# Will swap toilet roll for eggs



## Andy_R (19 Mar 2020)

As the thread title says, willing to swap toilet roll for eggs. Toilet roll is the proper stuff, none of that medicated tracing paper rubbish, and only one side has been used.


----------



## roley poley (19 Mar 2020)

don't use eggs to wipe your bum mate trust me on this one


----------



## PeteXXX (19 Mar 2020)

I have 3 tins of mackerel in spicy tomato sauce, and some Vit D tablets.
Any good? 🤔


----------



## classic33 (19 Mar 2020)

What's the exchange rate?


----------



## CanucksTraveller (19 Mar 2020)

Toilet paper? Get in the shower with a flannel you dirty beggars. No need to smear your faecal matter all over your 'arris with paper, it's a modern construct is that. Wash your ring and get it properly squeaky clean. 

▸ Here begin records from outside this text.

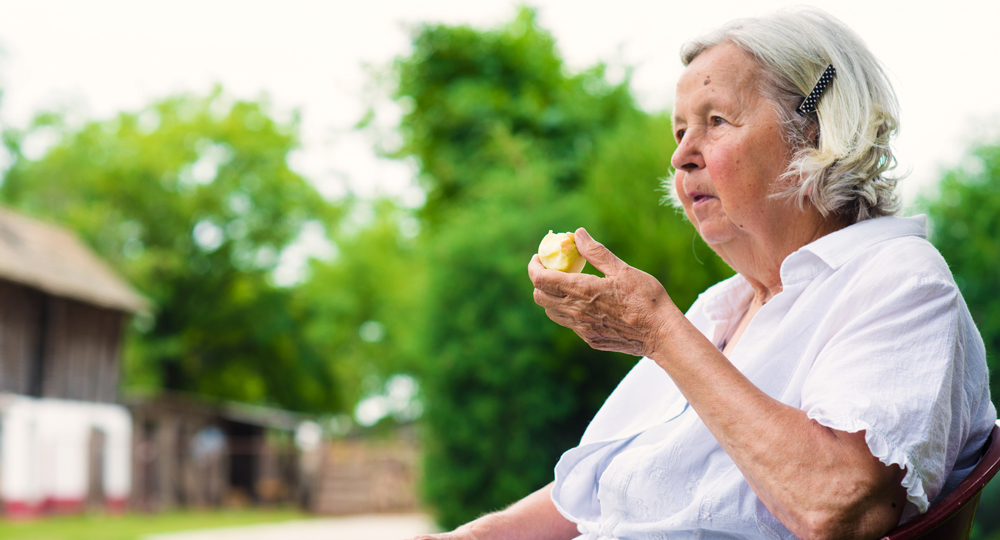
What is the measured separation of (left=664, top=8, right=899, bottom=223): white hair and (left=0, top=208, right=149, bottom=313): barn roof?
63.1 feet

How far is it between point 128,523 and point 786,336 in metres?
19.9

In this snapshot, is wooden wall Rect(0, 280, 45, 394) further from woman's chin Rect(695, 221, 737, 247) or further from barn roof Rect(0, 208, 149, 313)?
woman's chin Rect(695, 221, 737, 247)

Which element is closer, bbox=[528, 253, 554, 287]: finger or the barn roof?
bbox=[528, 253, 554, 287]: finger

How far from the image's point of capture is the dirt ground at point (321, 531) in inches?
576

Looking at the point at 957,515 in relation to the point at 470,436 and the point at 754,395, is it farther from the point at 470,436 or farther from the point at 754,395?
the point at 470,436

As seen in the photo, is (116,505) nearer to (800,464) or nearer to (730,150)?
(730,150)

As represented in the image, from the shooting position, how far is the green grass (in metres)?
14.7

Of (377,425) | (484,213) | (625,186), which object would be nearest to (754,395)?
(625,186)

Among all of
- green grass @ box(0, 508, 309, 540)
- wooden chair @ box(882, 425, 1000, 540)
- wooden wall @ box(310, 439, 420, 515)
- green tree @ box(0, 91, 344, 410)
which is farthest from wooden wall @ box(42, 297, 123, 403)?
wooden chair @ box(882, 425, 1000, 540)

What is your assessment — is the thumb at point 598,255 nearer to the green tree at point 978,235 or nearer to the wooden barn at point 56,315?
the green tree at point 978,235

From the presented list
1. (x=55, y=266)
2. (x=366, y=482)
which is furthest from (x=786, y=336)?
(x=55, y=266)

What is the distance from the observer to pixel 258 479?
27.1m

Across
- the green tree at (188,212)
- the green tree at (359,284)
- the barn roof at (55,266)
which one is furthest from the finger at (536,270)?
the green tree at (188,212)

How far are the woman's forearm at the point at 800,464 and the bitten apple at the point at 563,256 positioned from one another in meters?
0.37
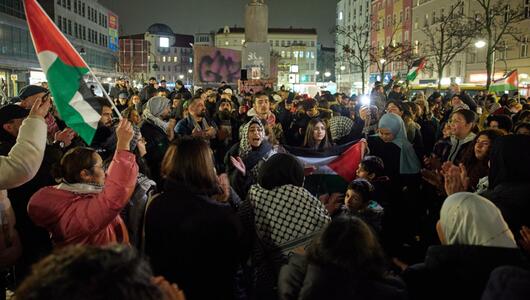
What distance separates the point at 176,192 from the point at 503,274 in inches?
82.9

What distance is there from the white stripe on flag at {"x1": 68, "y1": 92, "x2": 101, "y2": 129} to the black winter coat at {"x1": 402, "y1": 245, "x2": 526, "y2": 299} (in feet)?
9.02

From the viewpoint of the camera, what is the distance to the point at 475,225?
2.98 metres

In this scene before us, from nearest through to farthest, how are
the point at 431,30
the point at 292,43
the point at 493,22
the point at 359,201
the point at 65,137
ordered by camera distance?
the point at 359,201
the point at 65,137
the point at 493,22
the point at 431,30
the point at 292,43

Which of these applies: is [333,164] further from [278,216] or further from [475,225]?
[475,225]

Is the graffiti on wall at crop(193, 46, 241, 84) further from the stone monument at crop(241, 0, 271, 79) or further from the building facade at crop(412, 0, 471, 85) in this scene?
the building facade at crop(412, 0, 471, 85)

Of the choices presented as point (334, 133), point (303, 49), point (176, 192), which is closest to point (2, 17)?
point (334, 133)

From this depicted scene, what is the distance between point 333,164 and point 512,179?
2.74m

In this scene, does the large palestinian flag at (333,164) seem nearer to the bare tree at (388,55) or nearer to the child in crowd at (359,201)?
the child in crowd at (359,201)

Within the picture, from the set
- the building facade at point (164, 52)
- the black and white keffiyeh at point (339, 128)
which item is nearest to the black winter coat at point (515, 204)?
the black and white keffiyeh at point (339, 128)

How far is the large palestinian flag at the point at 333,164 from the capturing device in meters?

As for the eggs problem, I'm unable to help. Thems is some really hard to replace items.


----------



## mudsticks (19 Mar 2020)

Andy_R said:


> As the thread title says, willing to swap toilet roll for eggs. Toilet roll is the proper stuff, none of that medicated tracing paper rubbish, and only one side has been used.









I never thought I would be considered a well endowed woman.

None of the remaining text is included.